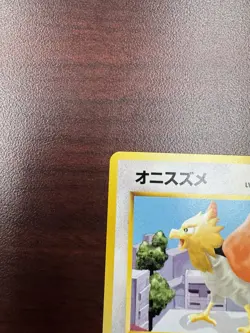 Spearow No.021 #13 VHS Intro Pack Japanese Pokemon Card Squirtle Deck NM- - Image 3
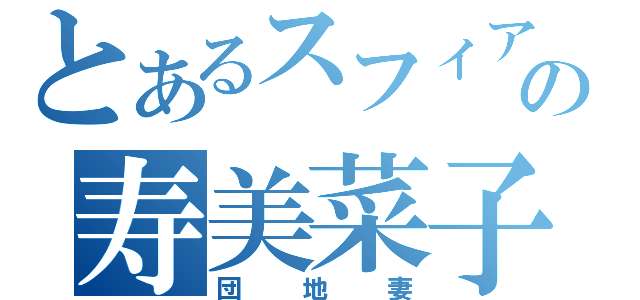 とあるスフィアの寿美菜子（団地妻）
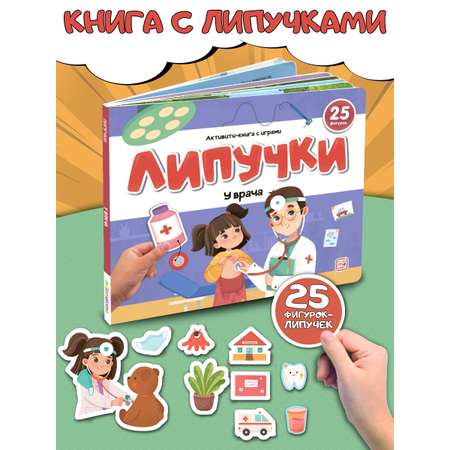 Развивающая книга с липучками У врача Malamalama Книга игра для малышей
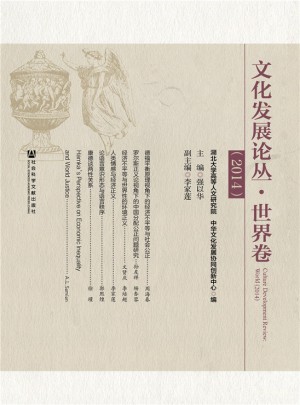文化發展論叢·世界卷（2014）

────

:: Required action ::
An exact copy of the whole listing is required, minus the pictures.

:: Written reply ::
 Spearow No.021 #13 VHS Intro Pack Japanese Pokemon Card Squirtle Deck NM- - Image 3
 とあるスフィアの寿美菜子（団地妻）
 Развивающая книга с липучками У врача Malamalama Книга игра для малышей
文化發展論叢·世界卷（2014）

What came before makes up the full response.